++++ SELECTED EXCERPT
Opening a restaurant can take months, if not years. When it does open, chefs and owners are obviously hoping to start making money as soon as possible. But in a move that seems contradictory, many of them hold off on offering certain meals for weeks or longer. Why not debut full service when the buzz is still high?

It’s a smart play to stagger the debut of meals, because nailing down one service is hard enough – Obviously we’d all like to enjoy the revenue of being open. But many restaurant owners believe they owe it to guests, not to mention staff, to perfect one meal before rolling out the rest.

You have to “walk before you run”. Dinner service typically precedes lunch because the former generally has more guests and thus more revenue.

The additional months give the owner time to analyze what’s selling well and what needs to be tweaked before debuting an additional seven meal slots. It also gives a restaurant an opportunity to do a wider market analysis and check out what’s going on in other neighborhoods between the hours of 11 a.m. and 2 p.m. What does the community need? What is the community not being offered now?

Another restaurant offers lunch available Friday through Sunday only, meaning the remaining afternoon slots can be used for training staff and addressing diner feedback.
++++++++
++++ SOURCE MATERIAL
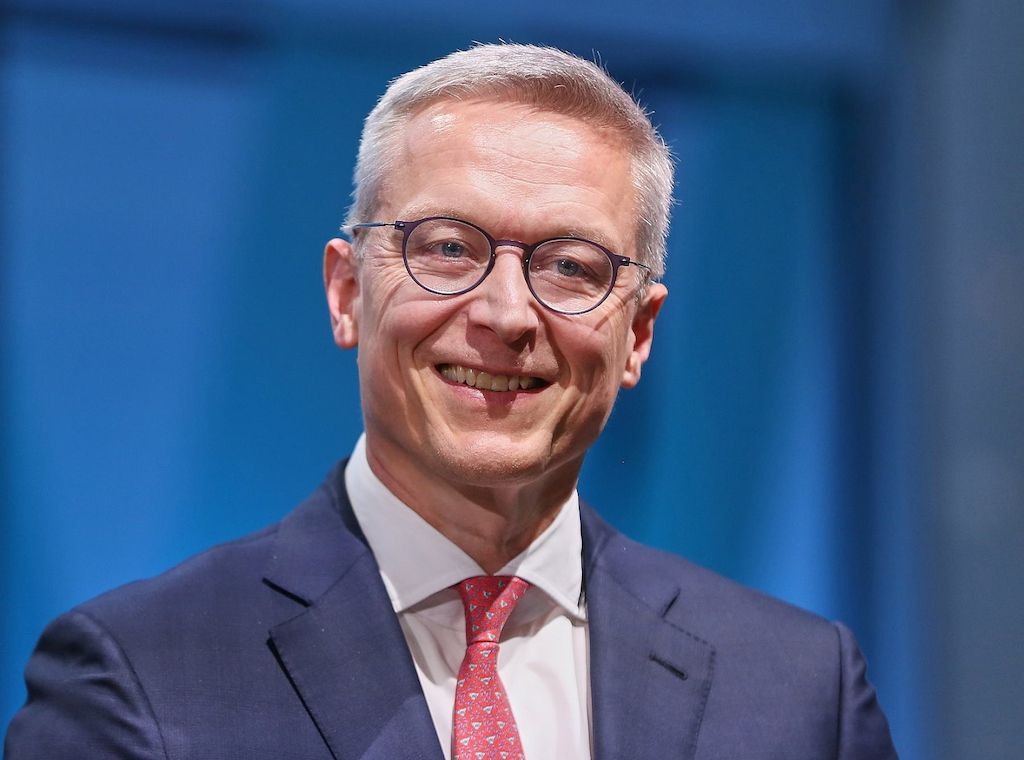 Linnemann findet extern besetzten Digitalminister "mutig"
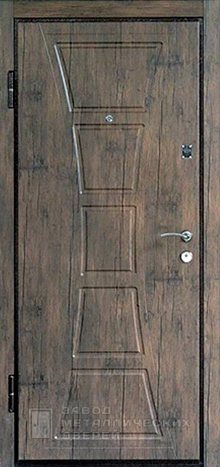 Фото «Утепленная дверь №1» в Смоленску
++++++++
#### PARTS OF THE EXERCISE
(a) In the restaurant-opening passage, why does dinner service typically come before lunch?
(b) From the passage on staggered restaurant openings, copy the stretch from "The additional months" through "being offered now?" word for word.
(c) Continue the passage about restaurants delaying some meal services, picking up right after its final sentence.

#### RESPONSES BY ITEM NUMBER
(a) Dinner generally has more guests and therefore more revenue.

(b)
The additional months give the owner time to analyze what’s selling well and what needs to be tweaked before debuting an additional seven meal slots. It also gives a restaurant an opportunity to do a wider market analysis and check out what’s going on in other neighborhoods between the hours of 11 a.m. and 2 p.m. What does the community need? What is the community not being offered now?

(c)
For another owner of a restaurant in Ballston, staggering meal debuts gave them time to overcome the new space’s physical challenges. In a layout dramatically different their other restaurants, they wanted to look at the flow, specifically making sure servers weren’t walking more than they had to, taking extra trips or getting in customers’ way. They also were interested in seeing where supplies would best be stored and how to bus tables in an elegant way.

Restaurateurs can’t drag out the delay too long, though. It can be important to add meal services before the initial buzz dies down.

There’s always a concern about staying relevant, especially after the post-opening honeymoon period. But the risk is one most are willing to take. Too many restaurants open with everything at once, and then everything is mediocre. It’s a cutthroat business, and if you don’t do it right . . . you can fail.